Lost in the talk about Trump crushing Marco Rubio in his home state of Florida is any discussion surrounding the number of people who actually turned out to vote in the Republican Primary.  This may come as a shock to some given the general excitement around candidates like Bernie Sanders on college campuses, but Donald Trump received 1,077,221 votes to Hillary Clinton’s 1,097,400.

So what, he would have lost, right?

Not so fast.  Total votes for the Democrats came out to be 1,702,878 broken down as follows:

Clinton: 1,097,400
Sanders: 566, 603
O’Malley: 38,875

Whereas the Republicans had approximately 2,355,183 votes cast for GOP candidates, broken out as:

Trump: 1,077,221
Rubio: 636,653
Cruz: 403,640
Kasich: 159,412
Bush: 43,452
Carson: 21,163
Others: ~12,000

There is an old saying in politics that is going to be very important for this election:

Democrats fall in love, Republicans fall in line

This saying points to the Democrat’s issue, what will Bernie Sanders voters do?  The majority of his voters right now are young and idealistic.  They view the establishment in much the same way that Trump supporters view – with extreme frustration – so there exists a very real scenario where a significant number of his supports either write Sanders in or don’t vote at all.

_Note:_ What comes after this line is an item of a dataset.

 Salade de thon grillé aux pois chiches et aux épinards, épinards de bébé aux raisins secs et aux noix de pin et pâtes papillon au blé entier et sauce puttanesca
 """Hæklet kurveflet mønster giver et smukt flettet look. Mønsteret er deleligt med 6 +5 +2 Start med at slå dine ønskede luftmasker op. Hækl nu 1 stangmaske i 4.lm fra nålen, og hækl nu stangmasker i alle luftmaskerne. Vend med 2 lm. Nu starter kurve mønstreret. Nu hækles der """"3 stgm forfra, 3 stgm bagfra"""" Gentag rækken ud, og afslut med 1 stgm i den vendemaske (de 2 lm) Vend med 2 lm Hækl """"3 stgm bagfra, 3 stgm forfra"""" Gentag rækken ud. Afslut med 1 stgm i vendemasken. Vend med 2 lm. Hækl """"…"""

That could absolutely sink the Democrats in critical states like Florida (Remember, President Obama only defeated Mitt Romney in Florida by about 0.9% of the vote).  Trump being able to match Hillary when competing against far more opponents is incredibly important.  If the above saying holds true, a lot of these voters will “fall in line” and vote for Trump in the general election regardless of who their current choice is.

Combine that with half the country’s feelings toward Hillary Clinton and there is a very real possibility that Donald Trump takes the White House.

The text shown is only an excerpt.